Several reasons underlying the use of CPF provide a much higher return opportunity for contractors compared to using a standard payment contract system or in this case the Monthly Certificate (MC) (Sigit, Citation2017). Contractors take jobs with standard payment contracts, so the potential margin that can be obtained is ±10%, whereas if you use a CPF or turnkey project scheme, the potential margin you can get can be above ±15% (Sigit, Citation2017). In addition, the contractor has a better bargaining position from the point of view of the project owner when applying for the CPF contract scheme. However, the use of CPF contracts makes contractor companies experience financial burdens that are quite heavy to bear. The CPF contract causes a large transfer of risk from the owner to the contractor (Sigit, Citation2017). The transfer of risk from the owner to the contractors needs to be anticipated by the contractor because the risks that were previously unique to the owner will become the responsibility of the contractor. So the contractor needs to carry out the right and specific strategy in carrying out this type of contract. To improve project performance, the risks involved in the implementation of toll road projects under the CPF scheme must be managed effectively and efficiently. Risks that impact project cost performance need to be controlled to maximize project objectives. Therefore, all potential risks that may affect the project must be identified, planned, and managed with a control strategy. The purpose of this research is to identify any risk factors that affect the cost performance of toll road projects with the CPF contract scheme, identify the dominant risk factors for toll road projects under the CPF contract scheme, know the Estimated to Complete (ETC) value of toll road projects with the CPF scheme due to the influence of identified risks that have a dominant effect on the performance of toll road projects with the CPF scheme, and develop a contractor implementation strategy for identified risks that have a dominant influence on the performance of toll road projects with the CPF scheme and determine their impact on project cost performance.

2. Literature review

2.1. Contractor’s Full Pre-Finance (CPF)

CPF is a type of contract where the contractor carries out the construction and maintenance using their funds and only receives payment from the owner after the project is handed over to the owner. In this type of contract, the contractor only carries out construction according to the drawings and technical specifications provided or published by the owner (Kementrian Pekerjaan Umum Dan Perumahan Rakyat, Citation2016).

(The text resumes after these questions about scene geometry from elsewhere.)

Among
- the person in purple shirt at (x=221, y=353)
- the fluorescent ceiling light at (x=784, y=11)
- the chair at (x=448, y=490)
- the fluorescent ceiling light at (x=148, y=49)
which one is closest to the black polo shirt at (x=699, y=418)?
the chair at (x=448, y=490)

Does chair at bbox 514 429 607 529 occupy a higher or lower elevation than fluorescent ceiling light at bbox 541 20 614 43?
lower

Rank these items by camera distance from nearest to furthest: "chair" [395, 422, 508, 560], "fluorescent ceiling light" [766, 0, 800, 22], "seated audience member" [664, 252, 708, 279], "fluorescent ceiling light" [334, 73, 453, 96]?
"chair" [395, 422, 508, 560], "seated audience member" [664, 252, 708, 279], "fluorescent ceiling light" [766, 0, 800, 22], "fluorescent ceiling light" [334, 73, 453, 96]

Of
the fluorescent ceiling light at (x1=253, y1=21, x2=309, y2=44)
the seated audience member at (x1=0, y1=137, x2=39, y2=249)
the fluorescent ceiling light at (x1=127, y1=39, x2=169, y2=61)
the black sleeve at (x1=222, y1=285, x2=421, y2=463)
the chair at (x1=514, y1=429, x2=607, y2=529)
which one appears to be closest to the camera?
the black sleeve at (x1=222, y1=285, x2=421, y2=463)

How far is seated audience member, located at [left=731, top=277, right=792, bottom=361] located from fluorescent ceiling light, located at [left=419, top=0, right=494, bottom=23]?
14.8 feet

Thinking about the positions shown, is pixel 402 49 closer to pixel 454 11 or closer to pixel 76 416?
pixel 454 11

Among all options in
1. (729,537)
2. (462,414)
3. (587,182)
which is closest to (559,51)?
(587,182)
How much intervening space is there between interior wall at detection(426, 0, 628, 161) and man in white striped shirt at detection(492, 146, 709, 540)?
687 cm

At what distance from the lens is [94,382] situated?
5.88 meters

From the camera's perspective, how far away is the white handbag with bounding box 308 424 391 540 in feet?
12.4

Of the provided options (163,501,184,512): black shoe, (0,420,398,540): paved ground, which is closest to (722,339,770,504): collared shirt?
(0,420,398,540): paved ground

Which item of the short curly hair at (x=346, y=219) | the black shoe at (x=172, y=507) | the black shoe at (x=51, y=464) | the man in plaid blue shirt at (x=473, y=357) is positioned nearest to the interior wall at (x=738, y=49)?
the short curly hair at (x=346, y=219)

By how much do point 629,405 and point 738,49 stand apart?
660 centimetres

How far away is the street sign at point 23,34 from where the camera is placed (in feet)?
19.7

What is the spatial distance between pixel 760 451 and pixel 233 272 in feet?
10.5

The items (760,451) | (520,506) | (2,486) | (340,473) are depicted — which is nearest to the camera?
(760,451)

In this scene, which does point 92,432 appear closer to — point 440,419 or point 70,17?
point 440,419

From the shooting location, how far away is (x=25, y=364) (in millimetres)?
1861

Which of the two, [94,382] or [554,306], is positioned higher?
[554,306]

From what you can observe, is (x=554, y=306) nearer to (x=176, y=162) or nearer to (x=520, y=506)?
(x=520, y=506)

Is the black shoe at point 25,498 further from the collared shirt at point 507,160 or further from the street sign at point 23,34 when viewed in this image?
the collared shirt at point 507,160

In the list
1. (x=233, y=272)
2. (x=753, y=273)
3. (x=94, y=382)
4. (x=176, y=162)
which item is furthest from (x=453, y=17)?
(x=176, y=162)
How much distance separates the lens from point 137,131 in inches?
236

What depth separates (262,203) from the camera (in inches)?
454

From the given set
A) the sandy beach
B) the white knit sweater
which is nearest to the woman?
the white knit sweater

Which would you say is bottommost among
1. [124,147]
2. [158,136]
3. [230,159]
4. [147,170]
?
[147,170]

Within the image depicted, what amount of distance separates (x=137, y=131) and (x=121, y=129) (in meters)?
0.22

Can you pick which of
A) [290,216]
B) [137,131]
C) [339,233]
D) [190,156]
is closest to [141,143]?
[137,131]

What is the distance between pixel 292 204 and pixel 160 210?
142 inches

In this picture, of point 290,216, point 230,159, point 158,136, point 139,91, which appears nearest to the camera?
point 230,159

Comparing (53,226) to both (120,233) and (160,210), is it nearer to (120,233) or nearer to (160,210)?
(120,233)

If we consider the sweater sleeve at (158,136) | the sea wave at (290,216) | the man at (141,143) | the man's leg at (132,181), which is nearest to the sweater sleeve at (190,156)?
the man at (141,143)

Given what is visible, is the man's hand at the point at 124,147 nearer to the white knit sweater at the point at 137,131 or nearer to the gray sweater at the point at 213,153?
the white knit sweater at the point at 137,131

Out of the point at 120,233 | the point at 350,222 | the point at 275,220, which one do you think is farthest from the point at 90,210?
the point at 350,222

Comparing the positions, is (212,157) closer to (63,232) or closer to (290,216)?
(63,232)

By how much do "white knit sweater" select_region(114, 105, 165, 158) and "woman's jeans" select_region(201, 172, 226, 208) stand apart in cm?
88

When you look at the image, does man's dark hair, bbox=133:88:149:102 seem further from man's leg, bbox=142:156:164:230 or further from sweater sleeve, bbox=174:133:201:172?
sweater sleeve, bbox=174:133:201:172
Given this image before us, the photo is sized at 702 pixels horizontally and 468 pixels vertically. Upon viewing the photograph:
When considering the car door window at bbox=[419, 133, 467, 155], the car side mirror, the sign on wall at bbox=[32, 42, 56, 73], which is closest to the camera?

By using this type of contract, the owner is only responsible until the project planning, construction, and maintenance phases of the project are handed over to the contractor. In the construction phase, the financing burden until the project is completed or the finished building that previously belonged to the owner is transferred to the contractor. In other words, there is a delegation or transfer of risk, especially in terms of finance or project funding from the owner to the contractor. The trade-off for the contractor for this transfer of risk is the potential for higher margins. The CPF scheme provides a much higher return opportunity than using a standard payment contract system, where the payment contract only provides a maximum margin of 10%, while the CPF contract scheme has the potential to provide margins of up to above 15% (Sigit, Citation2017).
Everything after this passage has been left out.